Выставка показывает нам одно постоянное время, которое никуда не двигается. Осью, относительно которой упорядочивается правое и левое, прошлое и будущее, кроны деревьев, жирнохвостые овцы, ашуги, тракторы, песни из репродуктора — словом, все, — является бесконечно длящееся советское настоящее. Выставка — это место, которое никогда и никуда не двигается, потому что оно повсюду. Место, которое просто всегда есть. И находится это место внутри нас — зрителей Выставки. Следовательно, мы, зрители, можем и должны увидеть все то, о чем здесь говорилось и что будет показано на нашей выставке, в себе. Мы можем стать свидетелями советского настоящего, засвидетельствовав себя.


Примечания

1. Паперный В.З. Культура Два. 2-е изд., испр., доп. М.: НЛО, 2007. С. 203–204.
2. Маца И. К вопросу о художественном образе в архитектуре // Архитектура СССР. 1933. № 5. С. 36–41. Здесь с. 39.
3. Силина М.М. История и идеология: монументально-декоративный рельеф 1920–1930-х годов в СССР. М.: БуксМАрт, 2014. С. 98–99.
4. См.: Biddulph M. Drawing and Thinking: Representing Place in the Practice of Place-making // Journal of Urban Design. 2014. Vol. 19. No. 3. P. 278–297.

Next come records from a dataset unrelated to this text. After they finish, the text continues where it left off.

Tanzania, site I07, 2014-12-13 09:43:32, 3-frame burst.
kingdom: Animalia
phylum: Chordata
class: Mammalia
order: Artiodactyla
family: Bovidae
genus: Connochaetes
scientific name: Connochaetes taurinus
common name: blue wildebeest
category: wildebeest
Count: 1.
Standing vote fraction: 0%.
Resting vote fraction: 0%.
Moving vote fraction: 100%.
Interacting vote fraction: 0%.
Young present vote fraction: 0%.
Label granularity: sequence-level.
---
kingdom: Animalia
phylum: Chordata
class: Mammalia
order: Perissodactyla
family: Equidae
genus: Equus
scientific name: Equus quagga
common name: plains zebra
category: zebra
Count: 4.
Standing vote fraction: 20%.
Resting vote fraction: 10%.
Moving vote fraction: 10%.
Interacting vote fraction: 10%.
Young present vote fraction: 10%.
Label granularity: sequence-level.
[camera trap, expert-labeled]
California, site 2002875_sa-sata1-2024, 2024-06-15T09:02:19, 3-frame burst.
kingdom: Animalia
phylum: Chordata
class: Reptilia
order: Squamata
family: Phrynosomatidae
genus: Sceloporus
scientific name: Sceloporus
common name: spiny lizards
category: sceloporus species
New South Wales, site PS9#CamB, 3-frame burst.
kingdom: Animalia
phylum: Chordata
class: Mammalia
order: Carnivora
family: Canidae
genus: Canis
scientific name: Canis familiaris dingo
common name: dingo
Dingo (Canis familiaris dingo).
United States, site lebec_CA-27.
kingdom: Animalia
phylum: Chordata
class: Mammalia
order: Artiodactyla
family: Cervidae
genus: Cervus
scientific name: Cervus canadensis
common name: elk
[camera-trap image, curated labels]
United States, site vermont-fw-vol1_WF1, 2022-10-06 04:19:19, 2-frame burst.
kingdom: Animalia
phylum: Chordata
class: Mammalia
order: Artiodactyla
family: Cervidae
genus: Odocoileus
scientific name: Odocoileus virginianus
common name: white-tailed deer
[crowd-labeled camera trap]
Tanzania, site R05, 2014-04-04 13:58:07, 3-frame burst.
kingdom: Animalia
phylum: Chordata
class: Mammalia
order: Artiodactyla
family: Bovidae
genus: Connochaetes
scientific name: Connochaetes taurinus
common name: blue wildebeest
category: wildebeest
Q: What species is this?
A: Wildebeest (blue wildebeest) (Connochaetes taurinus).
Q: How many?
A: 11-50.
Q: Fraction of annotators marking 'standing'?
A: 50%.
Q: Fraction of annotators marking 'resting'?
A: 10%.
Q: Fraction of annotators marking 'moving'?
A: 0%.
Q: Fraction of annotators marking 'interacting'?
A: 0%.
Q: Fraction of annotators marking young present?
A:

5. Иллюстрацию «нормального» режима перемещения по Выставке, как и беспокойства, вызываемого его нарушением, дает фильм «Свинарка и пастух» (реж. И. Пырьев, 1941). Богатая коллекция путеводителей по павильонам ВСХВ, а также методических материалов для экскурсоводов доступна в научно-технической библиотеке ВДНХ.
6. Swift A. The Soviet World of Tomorrow at the New York World’s Fair, 1939 // The Russian Review. 1998 (July). Vol. 57. P. 364–379. P. 378.
7. Базазьянц С. Разговор на ВДНХ // Декоративное искусство СССР. 1964. № 10. С. 44–47.
8. Корнфельд Я. Архитектура Выставки // Архитектура СССР. 1939. № 10. С. 17.
9. Силина М.М. История и идеология: монументально-декоративный рельеф 1920–1930-х годов в СССР. М.: БуксМАрт, 2014. С. 141.
10. Главный павильон. Путеводитель. М.: Управление пропаганды и агитации ВСХВ, 1954. С. 140.
11. Базазьянц С. Разговор на ВДНХ // Декоративное искусство СССР. 1964. № 10. С. 44–47.